I played the song “Purtata”, closed my eyes — and saw the images unfold.
Barcelona, the sea, a festival, skyscrapers, clouds of pink light.
In my head, a story was born — one that I decided to tell in a single continuous shot, without a single cut.
The viewer had to feel as if they were on a visual roller coaster, where the camera never stops for a second and constantly moves through shifting spaces.
This video blends reality and surrealism — like a CGI dream where the impossible feels natural.
I was inspired, among other things, by Red Hot Chili Peppers – Californication, which back in the 2000s predicted the kind of digital aesthetics we now see in the AI era.
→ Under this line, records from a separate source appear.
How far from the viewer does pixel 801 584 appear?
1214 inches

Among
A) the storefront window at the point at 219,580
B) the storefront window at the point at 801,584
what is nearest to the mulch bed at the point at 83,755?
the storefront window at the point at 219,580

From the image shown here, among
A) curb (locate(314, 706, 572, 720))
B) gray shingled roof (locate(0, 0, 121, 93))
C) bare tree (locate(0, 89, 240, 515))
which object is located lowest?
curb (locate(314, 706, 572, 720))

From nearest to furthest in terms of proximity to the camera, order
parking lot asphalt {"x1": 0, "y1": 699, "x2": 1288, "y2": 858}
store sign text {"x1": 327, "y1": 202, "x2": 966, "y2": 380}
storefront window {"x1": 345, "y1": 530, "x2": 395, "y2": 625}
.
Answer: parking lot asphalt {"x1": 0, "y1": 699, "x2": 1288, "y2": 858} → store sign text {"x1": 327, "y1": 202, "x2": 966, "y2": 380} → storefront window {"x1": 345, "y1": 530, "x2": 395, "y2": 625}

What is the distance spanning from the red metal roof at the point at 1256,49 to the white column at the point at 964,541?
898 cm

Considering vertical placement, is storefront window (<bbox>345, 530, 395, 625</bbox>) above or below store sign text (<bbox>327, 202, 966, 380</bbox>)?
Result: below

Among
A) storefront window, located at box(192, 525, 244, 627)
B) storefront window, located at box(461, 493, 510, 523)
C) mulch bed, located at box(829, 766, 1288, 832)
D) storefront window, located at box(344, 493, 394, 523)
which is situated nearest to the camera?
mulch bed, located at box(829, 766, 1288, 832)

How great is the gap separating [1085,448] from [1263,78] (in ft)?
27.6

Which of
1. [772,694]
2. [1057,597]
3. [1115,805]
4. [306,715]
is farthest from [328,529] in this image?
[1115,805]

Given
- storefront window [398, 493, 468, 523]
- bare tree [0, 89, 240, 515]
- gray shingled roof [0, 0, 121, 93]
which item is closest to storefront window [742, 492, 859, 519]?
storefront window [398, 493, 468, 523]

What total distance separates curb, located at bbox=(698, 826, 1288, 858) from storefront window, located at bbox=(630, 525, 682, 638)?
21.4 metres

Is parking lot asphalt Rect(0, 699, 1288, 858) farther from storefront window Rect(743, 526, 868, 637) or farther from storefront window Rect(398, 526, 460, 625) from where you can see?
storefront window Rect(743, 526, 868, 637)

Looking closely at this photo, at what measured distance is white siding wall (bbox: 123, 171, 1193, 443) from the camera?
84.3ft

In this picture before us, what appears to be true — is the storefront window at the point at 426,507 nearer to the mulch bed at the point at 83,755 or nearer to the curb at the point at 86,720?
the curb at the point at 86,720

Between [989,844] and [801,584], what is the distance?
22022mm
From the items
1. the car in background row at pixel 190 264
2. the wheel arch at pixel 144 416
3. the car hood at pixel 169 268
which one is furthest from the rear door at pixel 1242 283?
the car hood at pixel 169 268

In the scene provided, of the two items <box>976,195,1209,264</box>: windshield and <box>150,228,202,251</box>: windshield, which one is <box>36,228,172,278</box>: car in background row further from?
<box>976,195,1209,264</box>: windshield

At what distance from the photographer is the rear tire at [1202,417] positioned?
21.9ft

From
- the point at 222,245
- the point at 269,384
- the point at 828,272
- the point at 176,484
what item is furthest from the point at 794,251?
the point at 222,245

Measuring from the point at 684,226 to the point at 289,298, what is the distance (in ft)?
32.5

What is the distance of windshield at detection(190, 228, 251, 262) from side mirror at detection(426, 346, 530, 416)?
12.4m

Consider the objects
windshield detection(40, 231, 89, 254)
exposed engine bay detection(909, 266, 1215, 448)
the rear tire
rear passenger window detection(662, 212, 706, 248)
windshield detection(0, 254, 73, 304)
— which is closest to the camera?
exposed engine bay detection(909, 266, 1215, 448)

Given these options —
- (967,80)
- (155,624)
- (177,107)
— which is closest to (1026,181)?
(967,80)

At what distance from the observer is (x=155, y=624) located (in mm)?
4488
I wanted to create a psychedelic yet uplifting trip, where Potap finds himself in Barcelona, living through an entire story — from his arrival in the city to performing on a massive festival stage and watching the sunrise near Sagrada Família.
AI was at the heart of this process.
The entire video is an AI project.
I created an avatar of the artist based on his photos and then built the entire story frame by frame using Midjourney and a keyframe-based video generator.
Each scene was written, visualized, and animated — with transitions, camera motion, and rhythm worthy of classic film direction.
The hardest part was maintaining this “continuous flight” without a single cut — but when the first test scenes came to life, I knew: “This is it.”
The core message of the video is to never be afraid to experiment.
If you have purpose, faith, and consistency, you’ll reach your goal — even if the path looks insane.
Being a director in the AI era is like stepping into a world without boundaries.
Technology doesn’t replace the human — it extends them.
AI doesn’t tell stories; the director does, through vision and intention.
But now we have tools that can instantly realize what used to take months of production.
I’m genuinely happy to live in a time where imagination itself has become a production force.
And perhaps the warmest part of the project for me is a personal touch I left in the video.
I wanted to thank my girlfriend for inspiring me — so I did it the director’s way: by integrating her into two scenes.
She appears wearing VR glasses, then rides a scooter through the streets of Barcelona, and finally reappears as a DJ.
These are my favorite hidden references — two little moments of love inside a whirlwind of visuals.